[GIT PULL] fscache rewrite

From: David Howells
Date: Mon Aug 03 2020 - 12:30:46 EST


Hi Linus,

Here's a set of patches that massively overhauls fscache and cachefiles.
It improves the code by:

(*) Ripping out the stuff that uses page cache snooping and kernel_write()
and using kiocb instead. This gives multiple wins: uses async DIO
rather than snooping for updated pages and then copying them, less VM
overhead.

(*) Object management is also simplified, getting rid of the state machine
that was managing things and using a much simplified thread pool
instead.

(*) Object invalidation creates a tmpfile and diverts new activity to that
so that it doesn't have to synchronise in-flight ADIO.

(*) Using a bitmap stored in an xattr rather than using bmap to find out if
a block is present in the cache.

Probing the backing filesystem's metadata to find out is not reliable
in modern extent-based filesystems as them may insert or remove blocks
of zeros.
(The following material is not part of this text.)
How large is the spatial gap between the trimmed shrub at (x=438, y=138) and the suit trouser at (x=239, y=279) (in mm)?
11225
Even SEEK_HOLE/SEEK_DATA are problematic since they don't
distinguish transparently-inserted bridging.

The patchset includes a read helper that handles ->readpage, ->readpages,
and preparatory writes in ->write_begin. Matthew Wilcox is looking at
using this as a way to roll his new ->readahead op out into filesystems. A
good chunk of this will move into MM code.

Note that this patchset does not include documentation changes yet. I have
them (mostly) done, but they were based on the plain-text format that got
ReST-ified, and I haven't managed to get around to the conversion yet. I
can create a follow-up patchset for that if this is taken.

Further note: There's a last minute change due to a bit of debugging code
that got left in mm/filemap.c that needed removing.

However, there are reasons you might not want to take it yet:

(1) It starts off by disabling fscache support in all the filesystems that
use it: afs, nfs, cifs, ceph and 9p. I've taken care of afs, Dave
Wysochanski has patches for nfs:

https://lore.kernel.org/linux-nfs/1596031949-26793-1-git-send-email-dwysocha@xxxxxxxxxx/

but Trond and Anna haven't said anything yet, and Jeff Layton has
patches for ceph:

https://marc.info/?l=ceph-devel&m=159541538914631&w=2

and I've briefly discussed cifs with Steve, but nothing has started
there yet. 9p I haven't looked at yet.

Are we okay for going a kernel release with 4/5 filesystems with
caching disabled and then pushing the changes for individual
filesystems through their respective trees? I floated this question
last week, but have no replies either way.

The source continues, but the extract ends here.